Student Snippets A Window Into The Daily Life & Thoughts of SLIS Students

Three Fun Places in Boston

For the first time in months, I took some time yesterday to simply walk around Boston and visit a few of my favorite locations within the city. While I probably should have picked a cooler day (yesterday was HOT!), it was still nice to just take some time to enjoy sites that are unique to Boston. If you have not had an opportunity to visit any of the following locations, I strongly suggest you do. They are a part of what makes Boston special and are as notable to city as Central Park is to New York City. 

Beacon Hill: I started my day over in one of my favorite neighborhoods in Boston. With history extending as far back as the early 1600s, the neighborhood of Beacon Hill predominately features federal-style houses build during the nineteenth century. I love this neighborhood; while walking around its brick sidewalks and narrow streets one can easily forget that there is a modern city just a few streets away. The Charles Street area is where the old neighborhood and the contemporary Boston collide. Storefronts are in the same old style as the houses of Beacon Hill yet offer fare attractive to those looking for a bite to eat or to do some shopping. If you keep walking down Charles Street, you’ll eventually come across the Red Line stop, Charles MGH. There is a butcher shop, Savenor’s Market, that I always like to poke my head in. If I were a girl with more money and culinary skills, you can bet that I would take advantage of their impressive stock of beef, poultry, and game.

Public Garden: While I was originally going to go over to the Common, I decided at the last minute to walk over the Public Garden instead. For those unfamiliar with the Public Garden, its the place of swan boats and the bench from that scene from the film Good Will Hunting. While I never forget how fun much the Public Garden was during last year’s snow-apocalypse -the duck pond had completely frozen over- the Garden is best seen either in the spring or the Summer, when the flowers are in bloom. Personally, I like the Public Gardens more than the Commons. I can’t really explain why but I think it has to do with the size of the garden. It is not too big but also not too small. Everything fits perfectly into the space and creates a beautiful and relaxing environment. One of these days I really need to bring a blanket, a book, and picnic lunch to the garden…

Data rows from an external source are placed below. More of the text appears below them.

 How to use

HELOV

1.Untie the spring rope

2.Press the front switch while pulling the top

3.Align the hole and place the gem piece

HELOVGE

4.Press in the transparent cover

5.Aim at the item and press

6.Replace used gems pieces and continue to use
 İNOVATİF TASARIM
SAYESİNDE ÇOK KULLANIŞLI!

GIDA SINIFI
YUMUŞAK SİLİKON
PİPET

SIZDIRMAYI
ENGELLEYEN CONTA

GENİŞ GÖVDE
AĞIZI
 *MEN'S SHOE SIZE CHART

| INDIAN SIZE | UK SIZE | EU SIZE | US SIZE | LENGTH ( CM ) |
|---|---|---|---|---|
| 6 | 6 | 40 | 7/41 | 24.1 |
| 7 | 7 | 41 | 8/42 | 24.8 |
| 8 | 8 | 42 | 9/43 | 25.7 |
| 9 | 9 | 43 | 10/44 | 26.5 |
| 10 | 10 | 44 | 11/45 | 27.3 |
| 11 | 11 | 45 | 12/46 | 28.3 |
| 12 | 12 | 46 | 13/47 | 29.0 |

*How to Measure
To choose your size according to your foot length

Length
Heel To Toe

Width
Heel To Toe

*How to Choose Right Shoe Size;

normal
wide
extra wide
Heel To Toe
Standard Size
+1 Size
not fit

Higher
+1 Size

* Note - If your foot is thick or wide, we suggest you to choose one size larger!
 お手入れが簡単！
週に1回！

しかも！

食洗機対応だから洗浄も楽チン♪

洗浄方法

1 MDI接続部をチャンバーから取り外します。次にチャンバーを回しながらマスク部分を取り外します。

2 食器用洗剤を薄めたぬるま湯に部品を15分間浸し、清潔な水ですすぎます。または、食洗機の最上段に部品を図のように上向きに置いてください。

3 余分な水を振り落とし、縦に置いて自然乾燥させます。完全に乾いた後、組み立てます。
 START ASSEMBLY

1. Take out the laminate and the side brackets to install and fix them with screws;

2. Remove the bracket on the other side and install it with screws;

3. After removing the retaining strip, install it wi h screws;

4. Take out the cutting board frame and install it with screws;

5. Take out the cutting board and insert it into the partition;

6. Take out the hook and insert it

Museum of Fine Arts: I finished of my day of walking by ending up at Boston’s very own Museum of Fine Arts. THIS is one of those “You have to see this…” spots. Yes, Beacon Hill and the Public Garden are equally important but the MFA houses a one-of-a-kind art collection. Even if you are not the biggest of art lovers, a trip to Boston is not complete with out at least taking an hour or two and touring through the museum’s impressive holdings. A number of friends have been telling me about the amazing visiting exhibit, Megacities Asia for months and I figured that it was high time I saw it for myself. Spread across the museum, the exhibit features artwork created by eleven artists representing the cities of Beijing, Shanghai, Delhi, Mumbai, and Seoul. The mixed-medium works were amazing and really captured the stories that the artists were trying to tell. I think my favorite was Asim Wagif’s Venu, which was a bamboo structure with cotton and jute ropes. There were interactive electronics hiding within some of the bamboo that rewarded the viewers who weren’t afraid to gently touch the structure.

So there you have it, three of my favorite locations in Boston. All of these are worth seeing if you haven’t already though don’t feel compelled to do so all in one day. Even I hadn’t planned to do that; the day just worked out that way. Regardless, I strongly suggest taking advantage of the Summer weather and the time off from school to get outside and see what Boston has to offer.